Problem description — The whole listing must be returned exactly, with no line missing.

Information shown —
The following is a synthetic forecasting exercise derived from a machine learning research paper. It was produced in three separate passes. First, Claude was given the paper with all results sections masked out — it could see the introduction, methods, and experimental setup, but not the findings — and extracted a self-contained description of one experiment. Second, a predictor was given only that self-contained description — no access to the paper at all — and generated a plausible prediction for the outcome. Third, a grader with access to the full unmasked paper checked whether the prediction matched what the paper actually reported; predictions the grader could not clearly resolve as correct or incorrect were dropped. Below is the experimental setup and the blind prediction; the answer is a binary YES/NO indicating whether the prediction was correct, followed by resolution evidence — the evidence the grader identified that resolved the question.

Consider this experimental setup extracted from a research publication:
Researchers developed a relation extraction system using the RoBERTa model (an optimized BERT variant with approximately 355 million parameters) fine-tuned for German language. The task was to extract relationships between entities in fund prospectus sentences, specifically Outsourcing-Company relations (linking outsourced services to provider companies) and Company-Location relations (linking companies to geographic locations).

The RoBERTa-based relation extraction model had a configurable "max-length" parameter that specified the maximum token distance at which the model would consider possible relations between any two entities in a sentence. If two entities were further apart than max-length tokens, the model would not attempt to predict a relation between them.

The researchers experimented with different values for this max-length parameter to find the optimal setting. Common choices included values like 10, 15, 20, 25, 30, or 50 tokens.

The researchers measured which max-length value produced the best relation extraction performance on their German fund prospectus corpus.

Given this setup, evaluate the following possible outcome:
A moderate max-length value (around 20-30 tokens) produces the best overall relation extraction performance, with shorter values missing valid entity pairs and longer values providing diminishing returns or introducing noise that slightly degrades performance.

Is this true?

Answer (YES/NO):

Output of the task —
The following is a synthetic forecasting exercise derived from a machine learning research paper. It was produced in three separate passes. First, Claude was given the paper with all results sections masked out — it could see the introduction, methods, and experimental setup, but not the findings — and extracted a self-contained description of one experiment. Second, a predictor was given only that self-contained description — no access to the paper at all — and generated a plausible prediction for the outcome. Third, a grader with access to the full unmasked paper checked whether the prediction matched what the paper actually reported; predictions the grader could not clearly resolve as correct or incorrect were dropped. Below is the experimental setup and the blind prediction; the answer is a binary YES/NO indicating whether the prediction was correct, followed by resolution evidence — the evidence the grader identified that resolved the question.

Consider this experimental setup extracted from a research publication:
Researchers developed a relation extraction system using the RoBERTa model (an optimized BERT variant with approximately 355 million parameters) fine-tuned for German language. The task was to extract relationships between entities in fund prospectus sentences, specifically Outsourcing-Company relations (linking outsourced services to provider companies) and Company-Location relations (linking companies to geographic locations).

The RoBERTa-based relation extraction model had a configurable "max-length" parameter that specified the maximum token distance at which the model would consider possible relations between any two entities in a sentence. If two entities were further apart than max-length tokens, the model would not attempt to predict a relation between them.

The researchers experimented with different values for this max-length parameter to find the optimal setting. Common choices included values like 10, 15, 20, 25, 30, or 50 tokens.

The researchers measured which max-length value produced the best relation extraction performance on their German fund prospectus corpus.

Given this setup, evaluate the following possible outcome:
A moderate max-length value (around 20-30 tokens) produces the best overall relation extraction performance, with shorter values missing valid entity pairs and longer values providing diminishing returns or introducing noise that slightly degrades performance.

Is this true?

Answer (YES/NO):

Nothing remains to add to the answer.